===== ENTRIES SHOWN

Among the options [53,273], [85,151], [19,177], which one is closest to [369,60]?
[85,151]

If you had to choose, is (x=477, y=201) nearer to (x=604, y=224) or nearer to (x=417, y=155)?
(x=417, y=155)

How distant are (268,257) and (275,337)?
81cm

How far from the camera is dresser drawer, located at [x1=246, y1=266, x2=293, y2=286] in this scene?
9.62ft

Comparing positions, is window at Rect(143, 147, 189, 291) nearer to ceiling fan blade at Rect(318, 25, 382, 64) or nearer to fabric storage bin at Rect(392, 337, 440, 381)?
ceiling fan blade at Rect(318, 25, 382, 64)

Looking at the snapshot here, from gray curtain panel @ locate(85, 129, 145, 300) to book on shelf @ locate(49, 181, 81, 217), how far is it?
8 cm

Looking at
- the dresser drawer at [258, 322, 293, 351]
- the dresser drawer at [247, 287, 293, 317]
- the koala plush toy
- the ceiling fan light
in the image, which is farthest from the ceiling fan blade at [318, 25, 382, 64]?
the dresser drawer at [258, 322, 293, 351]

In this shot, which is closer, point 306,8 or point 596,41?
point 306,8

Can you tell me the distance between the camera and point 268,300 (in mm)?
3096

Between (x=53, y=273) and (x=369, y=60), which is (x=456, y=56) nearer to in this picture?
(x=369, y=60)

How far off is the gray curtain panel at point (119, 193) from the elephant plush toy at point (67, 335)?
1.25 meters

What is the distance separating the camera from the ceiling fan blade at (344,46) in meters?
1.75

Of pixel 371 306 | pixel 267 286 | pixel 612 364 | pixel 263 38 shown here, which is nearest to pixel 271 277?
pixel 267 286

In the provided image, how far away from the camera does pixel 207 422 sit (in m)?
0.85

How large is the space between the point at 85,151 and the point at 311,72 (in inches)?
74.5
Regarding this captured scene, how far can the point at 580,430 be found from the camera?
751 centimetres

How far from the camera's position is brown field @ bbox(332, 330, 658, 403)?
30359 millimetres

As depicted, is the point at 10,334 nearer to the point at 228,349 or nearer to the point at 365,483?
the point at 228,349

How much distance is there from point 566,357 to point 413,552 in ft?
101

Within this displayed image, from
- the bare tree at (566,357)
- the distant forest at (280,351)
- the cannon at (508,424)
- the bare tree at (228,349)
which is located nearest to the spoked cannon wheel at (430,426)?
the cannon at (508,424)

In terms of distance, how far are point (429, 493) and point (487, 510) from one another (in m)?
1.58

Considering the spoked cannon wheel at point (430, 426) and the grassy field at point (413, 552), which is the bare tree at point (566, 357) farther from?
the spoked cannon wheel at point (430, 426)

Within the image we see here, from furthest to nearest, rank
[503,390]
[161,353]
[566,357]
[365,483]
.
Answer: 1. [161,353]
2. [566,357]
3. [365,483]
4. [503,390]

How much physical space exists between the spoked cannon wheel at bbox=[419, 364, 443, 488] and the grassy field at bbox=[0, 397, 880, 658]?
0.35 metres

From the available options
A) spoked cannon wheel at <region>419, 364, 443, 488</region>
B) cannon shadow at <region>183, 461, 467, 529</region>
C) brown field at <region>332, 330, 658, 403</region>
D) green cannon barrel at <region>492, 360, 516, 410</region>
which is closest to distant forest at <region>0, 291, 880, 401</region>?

==========

## AIM OF THE TASK:
Output every record above exactly as it appears.

## TASK RESULT:
Among the options [53,273], [85,151], [19,177], which one is closest to [369,60]?
[85,151]

If you had to choose, is (x=477, y=201) nearer to (x=604, y=224) or nearer to (x=417, y=155)?
(x=417, y=155)

How distant are (268,257) and (275,337)?
81cm

How far from the camera is dresser drawer, located at [x1=246, y1=266, x2=293, y2=286] in this scene?
9.62ft

Comparing positions, is window at Rect(143, 147, 189, 291) nearer to ceiling fan blade at Rect(318, 25, 382, 64) or nearer to fabric storage bin at Rect(392, 337, 440, 381)?
ceiling fan blade at Rect(318, 25, 382, 64)

Looking at the snapshot here, from gray curtain panel @ locate(85, 129, 145, 300) to book on shelf @ locate(49, 181, 81, 217), how far is it?
8 cm

Looking at
- the dresser drawer at [258, 322, 293, 351]
- the dresser drawer at [247, 287, 293, 317]
- the koala plush toy
- the ceiling fan light
in the image, which is farthest from the ceiling fan blade at [318, 25, 382, 64]?
the dresser drawer at [258, 322, 293, 351]

In this shot, which is closer, point 306,8 or point 596,41?
point 306,8

Can you tell me the distance between the camera and point 268,300 (in mm)?
3096

Between (x=53, y=273) and (x=369, y=60), which is (x=456, y=56) nearer to in this picture?
(x=369, y=60)

How far off is the gray curtain panel at point (119, 193) from the elephant plush toy at point (67, 335)?
1.25 meters

What is the distance separating the camera from the ceiling fan blade at (344,46) in meters?
1.75

Of pixel 371 306 | pixel 267 286 | pixel 612 364 | pixel 263 38 shown here, which is nearest to pixel 271 277?
pixel 267 286

In the provided image, how far away from the camera does pixel 207 422 sit (in m)?
0.85

How large is the space between the point at 85,151 and the point at 311,72 (in inches)?
74.5
Regarding this captured scene, how far can the point at 580,430 be found from the camera?
751 centimetres

How far from the camera's position is brown field @ bbox(332, 330, 658, 403)?
30359 millimetres

As depicted, is the point at 10,334 nearer to the point at 228,349 or nearer to the point at 365,483?
the point at 228,349

How much distance is there from point 566,357 to point 413,552 in ft?
101

Within this displayed image, from
- the bare tree at (566,357)
- the distant forest at (280,351)
- the cannon at (508,424)
- the bare tree at (228,349)
which is located nearest to the spoked cannon wheel at (430,426)?
the cannon at (508,424)

In terms of distance, how far are point (429, 493) and point (487, 510) from one another (in m)?
1.58

Considering the spoked cannon wheel at point (430, 426) and the grassy field at point (413, 552), which is the bare tree at point (566, 357) farther from?
the spoked cannon wheel at point (430, 426)

Within the image we see here, from furthest to nearest, rank
[503,390]
[161,353]
[566,357]
[365,483]
.
Answer: 1. [161,353]
2. [566,357]
3. [365,483]
4. [503,390]

How much physical space exists between the spoked cannon wheel at bbox=[419, 364, 443, 488] and the grassy field at bbox=[0, 397, 880, 658]?
0.35 metres

From the available options
A) spoked cannon wheel at <region>419, 364, 443, 488</region>
B) cannon shadow at <region>183, 461, 467, 529</region>
C) brown field at <region>332, 330, 658, 403</region>
D) green cannon barrel at <region>492, 360, 516, 410</region>
which is closest to distant forest at <region>0, 291, 880, 401</region>?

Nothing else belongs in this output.